Discretization and generating concept hierarchies

  1. Unsupervised discretization -  class variable is not used.
    • Equal-interval (equiwidth) binning: split the whole range of numbers in intervals with equal size.
    • Equal-frequency (equidepth) binning: use intervals containing equal number of values.
  2. Supervised discretization - uses the values of the class variable.
    • Using class boundaries. Three steps:
      • Sort values.
      • Place breakpoints between values belonging to different classes.
      • If too many intervals, merge intervals with equal or similar class distributions.
    • Entropy (information)-based discretization. Example:
      • Information in a class distribution:
        • Denote a set of five values occurring in tuples belonging to two classes (+ and -) as [+,+,+,-,-]
        • That is, the first 3 belong to "+" tuples and the last 2 - to "-" tuples
        • Then, Info([+,+,+,-,-]) = -(3/5)*log(3/5)-(2/5)*log(2/5) (logs are base 2)
        • 3/5 and 2/5 are relative frequencies (probabilities)
        • Ignoring the order of the values, we can use the following notation: [3,2] meaning 3 values from one class and 2 - from the other.

*Records:*
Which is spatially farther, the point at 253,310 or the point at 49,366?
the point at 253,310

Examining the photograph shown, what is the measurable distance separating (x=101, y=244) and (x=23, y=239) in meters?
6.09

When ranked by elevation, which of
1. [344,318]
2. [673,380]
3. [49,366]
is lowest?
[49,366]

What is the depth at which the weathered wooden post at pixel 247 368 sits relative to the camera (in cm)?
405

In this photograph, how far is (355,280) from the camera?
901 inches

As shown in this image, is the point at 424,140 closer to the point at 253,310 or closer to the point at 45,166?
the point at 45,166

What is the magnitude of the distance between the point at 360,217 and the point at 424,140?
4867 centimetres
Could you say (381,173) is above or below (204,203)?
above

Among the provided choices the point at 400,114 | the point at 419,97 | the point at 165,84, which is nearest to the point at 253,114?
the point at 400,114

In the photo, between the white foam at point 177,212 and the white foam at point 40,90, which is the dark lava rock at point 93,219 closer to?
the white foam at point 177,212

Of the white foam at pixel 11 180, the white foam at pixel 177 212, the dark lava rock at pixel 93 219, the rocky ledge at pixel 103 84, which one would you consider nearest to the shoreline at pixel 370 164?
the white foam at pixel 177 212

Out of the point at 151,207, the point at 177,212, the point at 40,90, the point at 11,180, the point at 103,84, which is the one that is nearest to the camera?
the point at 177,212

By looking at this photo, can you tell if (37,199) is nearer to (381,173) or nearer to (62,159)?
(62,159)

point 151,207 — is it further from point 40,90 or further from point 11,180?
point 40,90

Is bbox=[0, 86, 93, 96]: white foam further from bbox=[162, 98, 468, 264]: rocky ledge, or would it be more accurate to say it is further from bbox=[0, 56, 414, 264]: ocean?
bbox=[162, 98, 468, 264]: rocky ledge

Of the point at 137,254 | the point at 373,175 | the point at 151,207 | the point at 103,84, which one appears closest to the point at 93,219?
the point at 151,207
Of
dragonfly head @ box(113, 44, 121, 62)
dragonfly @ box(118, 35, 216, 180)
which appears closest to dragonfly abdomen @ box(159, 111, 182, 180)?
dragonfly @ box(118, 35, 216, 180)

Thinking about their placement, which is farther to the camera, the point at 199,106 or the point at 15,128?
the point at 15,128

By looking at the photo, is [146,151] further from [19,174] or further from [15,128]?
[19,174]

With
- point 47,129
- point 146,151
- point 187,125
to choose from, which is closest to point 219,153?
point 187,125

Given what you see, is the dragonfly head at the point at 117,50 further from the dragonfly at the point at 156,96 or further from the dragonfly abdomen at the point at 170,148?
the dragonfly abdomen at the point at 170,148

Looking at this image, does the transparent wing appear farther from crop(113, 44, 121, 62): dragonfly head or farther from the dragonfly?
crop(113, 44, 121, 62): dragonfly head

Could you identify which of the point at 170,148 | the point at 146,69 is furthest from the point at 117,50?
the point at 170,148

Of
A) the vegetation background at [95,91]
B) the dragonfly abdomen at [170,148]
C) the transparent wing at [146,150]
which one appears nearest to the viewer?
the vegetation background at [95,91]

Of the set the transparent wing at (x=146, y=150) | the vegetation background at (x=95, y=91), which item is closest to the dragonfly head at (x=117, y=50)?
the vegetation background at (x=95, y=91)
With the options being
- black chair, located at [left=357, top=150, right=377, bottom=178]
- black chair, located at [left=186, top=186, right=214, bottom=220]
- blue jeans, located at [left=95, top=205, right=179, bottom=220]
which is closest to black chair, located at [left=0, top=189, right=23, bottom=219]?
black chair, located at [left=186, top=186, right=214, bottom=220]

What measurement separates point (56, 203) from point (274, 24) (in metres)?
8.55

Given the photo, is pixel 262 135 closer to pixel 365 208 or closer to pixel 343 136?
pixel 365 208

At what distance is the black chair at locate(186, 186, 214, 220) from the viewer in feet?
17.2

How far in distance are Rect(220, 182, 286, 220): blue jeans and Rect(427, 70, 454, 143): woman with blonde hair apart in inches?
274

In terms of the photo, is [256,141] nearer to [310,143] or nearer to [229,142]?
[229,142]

*Given task:* Continue the notes on discretization and generating concept hierarchies, starting right after the line that introduces the [3,2] notation.

*Output of the task:*
        • Then, Info([3,2]) = -(3/5)*log(3/5)-(2/5)*log(2/5)
      • Information in a split (2/5 and 3/5 are weight coefficients):
        • Info([+,+],[+,-,-]) = (2/5)*Info([+,+]) + (3/5)*Info([+,-,-])
        • Or, Info([2,0],[1,2]) = (2/5)*Info([2,0]) + (3/5)*Info([1,2])
      • Method:
        • Sort the values;
        • Calculate information in all possible splits;
        • Choose the split that minimizes information;
        • Do not include breakpoints between values belonging to the same class (this will increase information);
        • Apply the same to the resulting intervals until some stopping criterion is satisfied.
  3. Generating concept hierarchies: recursively applying partitioning or discretization methods.